Just stumbled over a terrible feature in nawk derivates. I did not find it documented in man pages.
HP-UX 11.31:
echo info | awk '{print $1+0}'
inf
echo nano | awk '{print $1+0}'
nan
echo info | awk '{print $1-$1}'
-nan
Solaris 10:
echo info | nawk '{print $1+0}'
Inf
echo nano | nawk '{print $1+0}'
NaN
echo info | nawk '{print $1-$1}'
NaN
I hope this is not implemented in any Posix or GNU awk version...
AIX 7.1
$ echo info | nawk '{print $1+0}'
INF
$ echo nano | nawk '{print $1+0}'
NaNQ
$ echo info | nawk '{print $1-$1}'
NaNQ
Windows
> echo info | gawk '{print $1-$1}'
0
> echo info | gawk '{print $1+0}'
0
> echo nano | gawk '{print $1+0}'
0
> gawk --version
GNU Awk 3.1.7
1 Like
The POSIX standards for awk
specify that it must behave as if it uses (at least) double precision floating point values as defined by the C Standard. When ptr
points to a string starting with a case insensitive "infinity", "inf", or "NaN", the C standard requires strtod(ptr, endptr)
to set endptr
to point to the character after the last character matched from one of those three strings and return the double precision floating point format representation for an infinity, infinity, or Not A Number, respectively, on systems that also support the IEEE 754 floating point standard.

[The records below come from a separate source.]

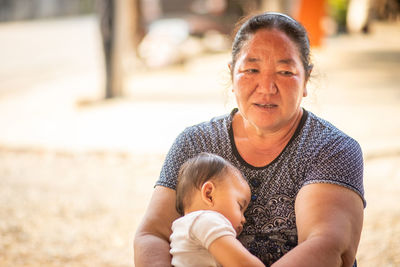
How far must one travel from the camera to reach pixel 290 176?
2.01 m

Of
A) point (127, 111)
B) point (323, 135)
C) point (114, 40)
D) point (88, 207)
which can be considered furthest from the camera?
point (114, 40)

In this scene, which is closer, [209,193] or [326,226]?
[326,226]

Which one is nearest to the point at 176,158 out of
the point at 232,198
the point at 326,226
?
the point at 232,198

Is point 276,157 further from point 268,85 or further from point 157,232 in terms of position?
point 157,232

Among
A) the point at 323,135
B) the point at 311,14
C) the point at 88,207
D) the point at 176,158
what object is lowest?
the point at 88,207

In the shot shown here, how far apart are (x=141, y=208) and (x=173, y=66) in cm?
1043

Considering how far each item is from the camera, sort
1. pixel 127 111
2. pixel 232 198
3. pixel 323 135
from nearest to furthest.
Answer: pixel 232 198 → pixel 323 135 → pixel 127 111

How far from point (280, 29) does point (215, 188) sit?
69 centimetres

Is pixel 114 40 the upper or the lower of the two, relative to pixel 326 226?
upper

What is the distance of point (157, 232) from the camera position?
82.4 inches

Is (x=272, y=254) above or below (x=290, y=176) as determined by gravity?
below

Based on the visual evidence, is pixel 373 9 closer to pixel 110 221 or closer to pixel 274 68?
pixel 110 221

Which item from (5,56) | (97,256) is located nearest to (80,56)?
(5,56)

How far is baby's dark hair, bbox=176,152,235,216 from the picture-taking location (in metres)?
1.97
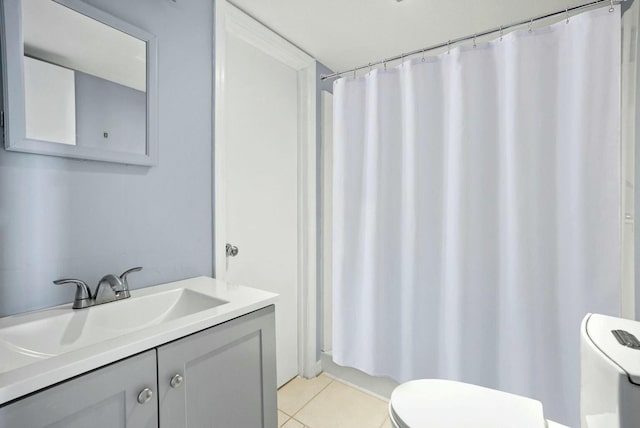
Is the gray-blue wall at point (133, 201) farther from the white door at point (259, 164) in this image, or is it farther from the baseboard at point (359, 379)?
the baseboard at point (359, 379)

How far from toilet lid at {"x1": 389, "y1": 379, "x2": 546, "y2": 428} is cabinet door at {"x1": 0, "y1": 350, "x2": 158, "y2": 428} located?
0.79m

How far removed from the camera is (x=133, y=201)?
45.6 inches

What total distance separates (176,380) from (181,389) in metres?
0.04

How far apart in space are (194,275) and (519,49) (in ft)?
6.10

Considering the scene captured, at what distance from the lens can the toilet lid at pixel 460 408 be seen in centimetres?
92

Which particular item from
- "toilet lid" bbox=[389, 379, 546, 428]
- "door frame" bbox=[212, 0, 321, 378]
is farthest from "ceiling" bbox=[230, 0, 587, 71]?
"toilet lid" bbox=[389, 379, 546, 428]

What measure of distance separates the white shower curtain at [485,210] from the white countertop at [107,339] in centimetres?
93

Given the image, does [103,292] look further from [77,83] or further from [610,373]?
[610,373]

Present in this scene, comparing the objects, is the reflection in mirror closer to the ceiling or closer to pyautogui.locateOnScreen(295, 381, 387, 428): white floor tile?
the ceiling

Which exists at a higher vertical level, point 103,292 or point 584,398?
point 103,292

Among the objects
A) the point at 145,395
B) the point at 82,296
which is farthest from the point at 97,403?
the point at 82,296

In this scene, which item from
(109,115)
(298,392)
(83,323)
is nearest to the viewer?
(83,323)

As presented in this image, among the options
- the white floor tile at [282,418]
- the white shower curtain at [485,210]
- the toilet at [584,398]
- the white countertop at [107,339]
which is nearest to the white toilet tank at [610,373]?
the toilet at [584,398]

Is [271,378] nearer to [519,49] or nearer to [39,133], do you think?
[39,133]
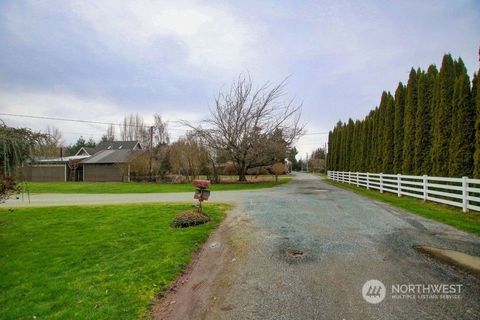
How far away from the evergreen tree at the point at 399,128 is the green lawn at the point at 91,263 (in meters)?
11.5

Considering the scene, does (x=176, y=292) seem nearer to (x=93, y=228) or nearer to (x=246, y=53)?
(x=93, y=228)

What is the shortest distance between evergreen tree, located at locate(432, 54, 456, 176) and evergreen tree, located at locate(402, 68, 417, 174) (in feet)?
7.46

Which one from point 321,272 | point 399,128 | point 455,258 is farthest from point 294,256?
point 399,128

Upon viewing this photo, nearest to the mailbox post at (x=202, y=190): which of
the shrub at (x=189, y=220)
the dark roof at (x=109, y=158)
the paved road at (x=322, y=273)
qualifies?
the shrub at (x=189, y=220)

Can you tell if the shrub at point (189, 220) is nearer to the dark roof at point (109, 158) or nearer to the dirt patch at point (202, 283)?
the dirt patch at point (202, 283)

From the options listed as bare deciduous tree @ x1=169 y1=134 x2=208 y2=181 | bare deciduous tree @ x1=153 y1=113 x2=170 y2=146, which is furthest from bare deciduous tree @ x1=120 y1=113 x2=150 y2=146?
bare deciduous tree @ x1=169 y1=134 x2=208 y2=181

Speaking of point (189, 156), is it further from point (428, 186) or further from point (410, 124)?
point (428, 186)

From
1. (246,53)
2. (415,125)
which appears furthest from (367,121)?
(246,53)

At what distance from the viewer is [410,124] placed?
565 inches

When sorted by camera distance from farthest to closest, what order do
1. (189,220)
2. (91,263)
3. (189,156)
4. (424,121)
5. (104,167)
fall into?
(104,167) < (189,156) < (424,121) < (189,220) < (91,263)

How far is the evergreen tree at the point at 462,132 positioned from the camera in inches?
396

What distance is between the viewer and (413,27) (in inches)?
431

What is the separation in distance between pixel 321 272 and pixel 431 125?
11.7 metres

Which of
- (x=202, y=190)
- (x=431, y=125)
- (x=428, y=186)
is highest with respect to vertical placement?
(x=431, y=125)
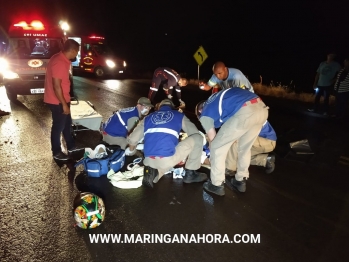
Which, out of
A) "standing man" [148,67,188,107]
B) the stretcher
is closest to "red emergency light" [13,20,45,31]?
"standing man" [148,67,188,107]

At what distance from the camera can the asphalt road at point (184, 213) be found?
3.34 m

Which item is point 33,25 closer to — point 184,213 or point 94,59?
point 94,59

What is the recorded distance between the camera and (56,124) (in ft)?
18.4

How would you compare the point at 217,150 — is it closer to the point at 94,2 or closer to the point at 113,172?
the point at 113,172

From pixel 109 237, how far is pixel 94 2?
57.3 m

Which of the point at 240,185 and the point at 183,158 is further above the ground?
the point at 183,158

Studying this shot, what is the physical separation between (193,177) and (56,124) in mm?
2463

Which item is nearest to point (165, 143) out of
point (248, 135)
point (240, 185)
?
point (248, 135)

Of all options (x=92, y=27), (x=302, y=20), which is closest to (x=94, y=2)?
(x=92, y=27)

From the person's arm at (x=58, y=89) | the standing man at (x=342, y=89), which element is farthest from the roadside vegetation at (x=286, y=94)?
the person's arm at (x=58, y=89)

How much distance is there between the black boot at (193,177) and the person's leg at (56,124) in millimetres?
2268

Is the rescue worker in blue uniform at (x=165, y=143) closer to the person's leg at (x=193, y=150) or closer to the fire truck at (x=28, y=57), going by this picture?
the person's leg at (x=193, y=150)

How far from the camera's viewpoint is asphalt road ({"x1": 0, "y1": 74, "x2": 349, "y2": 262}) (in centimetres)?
334

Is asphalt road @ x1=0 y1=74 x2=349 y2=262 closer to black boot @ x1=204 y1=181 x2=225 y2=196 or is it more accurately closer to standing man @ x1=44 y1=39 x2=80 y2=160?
black boot @ x1=204 y1=181 x2=225 y2=196
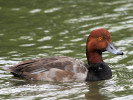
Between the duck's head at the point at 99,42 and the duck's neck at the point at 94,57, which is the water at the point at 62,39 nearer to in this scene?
the duck's neck at the point at 94,57

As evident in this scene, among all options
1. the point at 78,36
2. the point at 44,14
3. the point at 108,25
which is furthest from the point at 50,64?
the point at 44,14

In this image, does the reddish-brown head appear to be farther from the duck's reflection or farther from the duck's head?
the duck's reflection

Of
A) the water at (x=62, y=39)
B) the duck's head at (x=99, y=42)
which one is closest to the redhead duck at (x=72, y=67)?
the duck's head at (x=99, y=42)

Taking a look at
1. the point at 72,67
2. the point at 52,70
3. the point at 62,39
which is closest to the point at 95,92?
the point at 72,67

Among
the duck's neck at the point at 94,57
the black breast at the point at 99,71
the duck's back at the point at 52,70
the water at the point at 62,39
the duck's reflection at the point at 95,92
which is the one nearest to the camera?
the duck's reflection at the point at 95,92

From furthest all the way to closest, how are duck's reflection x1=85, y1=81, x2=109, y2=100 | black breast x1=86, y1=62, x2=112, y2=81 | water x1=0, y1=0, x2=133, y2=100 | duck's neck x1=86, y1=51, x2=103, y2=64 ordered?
duck's neck x1=86, y1=51, x2=103, y2=64 < black breast x1=86, y1=62, x2=112, y2=81 < water x1=0, y1=0, x2=133, y2=100 < duck's reflection x1=85, y1=81, x2=109, y2=100

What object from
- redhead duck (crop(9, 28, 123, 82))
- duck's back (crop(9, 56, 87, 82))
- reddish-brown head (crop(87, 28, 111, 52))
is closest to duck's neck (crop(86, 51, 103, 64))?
redhead duck (crop(9, 28, 123, 82))

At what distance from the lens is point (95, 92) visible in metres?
8.83

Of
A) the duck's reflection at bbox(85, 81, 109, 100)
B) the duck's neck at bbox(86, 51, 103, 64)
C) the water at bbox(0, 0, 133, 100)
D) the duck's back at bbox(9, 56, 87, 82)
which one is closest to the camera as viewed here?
the duck's reflection at bbox(85, 81, 109, 100)

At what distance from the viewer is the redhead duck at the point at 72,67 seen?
374 inches

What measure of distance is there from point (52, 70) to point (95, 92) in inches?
48.4

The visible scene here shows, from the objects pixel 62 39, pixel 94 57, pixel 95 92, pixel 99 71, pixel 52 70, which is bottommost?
pixel 95 92

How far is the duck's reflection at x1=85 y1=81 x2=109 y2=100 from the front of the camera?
842 centimetres

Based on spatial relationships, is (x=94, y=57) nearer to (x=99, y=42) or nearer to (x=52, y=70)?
(x=99, y=42)
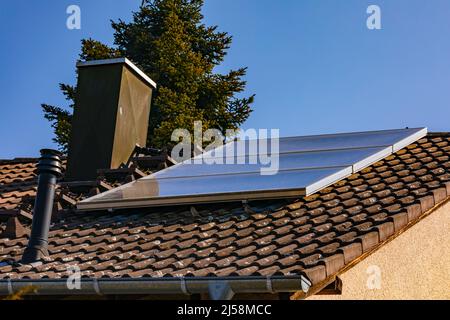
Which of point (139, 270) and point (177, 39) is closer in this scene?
point (139, 270)

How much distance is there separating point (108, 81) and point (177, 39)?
1531 cm

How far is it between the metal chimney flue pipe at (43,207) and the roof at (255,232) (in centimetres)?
18

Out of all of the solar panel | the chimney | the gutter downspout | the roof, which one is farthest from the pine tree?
the gutter downspout

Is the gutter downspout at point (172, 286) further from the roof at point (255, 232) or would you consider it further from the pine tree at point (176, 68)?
the pine tree at point (176, 68)

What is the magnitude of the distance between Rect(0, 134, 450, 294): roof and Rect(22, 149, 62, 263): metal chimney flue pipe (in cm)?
18

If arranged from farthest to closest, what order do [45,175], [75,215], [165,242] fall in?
[75,215] < [45,175] < [165,242]

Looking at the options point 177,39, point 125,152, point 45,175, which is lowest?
point 45,175

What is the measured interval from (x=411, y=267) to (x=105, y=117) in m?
5.51

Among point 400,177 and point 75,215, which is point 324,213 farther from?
point 75,215

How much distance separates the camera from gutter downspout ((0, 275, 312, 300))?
6.84 m

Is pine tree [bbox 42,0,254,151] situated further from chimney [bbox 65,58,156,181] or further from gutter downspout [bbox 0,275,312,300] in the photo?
gutter downspout [bbox 0,275,312,300]

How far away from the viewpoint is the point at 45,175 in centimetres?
946

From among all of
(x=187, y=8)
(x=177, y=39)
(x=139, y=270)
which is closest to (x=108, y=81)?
(x=139, y=270)

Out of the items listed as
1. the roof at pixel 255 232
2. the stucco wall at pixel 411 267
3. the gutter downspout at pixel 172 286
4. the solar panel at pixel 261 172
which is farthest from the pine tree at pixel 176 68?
the gutter downspout at pixel 172 286
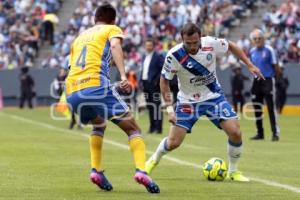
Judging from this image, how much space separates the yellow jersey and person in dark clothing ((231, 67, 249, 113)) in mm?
25477

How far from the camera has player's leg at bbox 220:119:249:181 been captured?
1218cm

So, yes, POSIX requires what was reported on HP/UX and Solaris systems. (Note, however, that the POSIX conforming version of awk
on Solaris systems is /usr/xpg4/bin/awk
; not nawk
.) I'm not sure where the "Q" in NaNQ
reported on AIX is coming from. The gawk
output shown on Windows appears to be non-conforming.
And, for the record, on OS X Yosemite 10.10.3, the output from those three commands is, respectively:
inf
nan
nan
4 Likes
And:
$ echo info | gawk --posix '{print $1+0}'
inf
$ echo nano | gawk --posix '{print $1+0}'
nan
$ echo info | gawk --posix '{print $1-$1}'
nan
$ echo info | gawk '{print $1+0}'
0
$ echo nano | gawk '{print $1+0}'
0
$ echo info | gawk '{print $1-$1}'
0
--
Alas, /usr/xpg4/bin/awk
on Solaris:
$ echo info | /usr/xpg4/bin/awk '{print $1+0}'
0
$ echo nano | /usr/xpg4/bin/awk '{print $1+0}'
0
$ echo info | /usr/xpg4/bin/awk '{print $1-$1}'
0
--
mawk:
$ echo info | mawk '{print $1+0}'
inf
$ echo nano | mawk '{print $1+0}'
nan
$ echo info | mawk '{print $1-$1}'
nan
2 Likes
Historical implementations of awk did not support floating-point infinities and NaNs in numeric strings; e.g., "-INF" and "NaN".
However, implementations that use the atof() or strtod() functions to do the conversion picked up support for these values
if they used a ISO/IEC 9899:1999 standard version of the function instead of a ISO/IEC 9899:1990 standard version.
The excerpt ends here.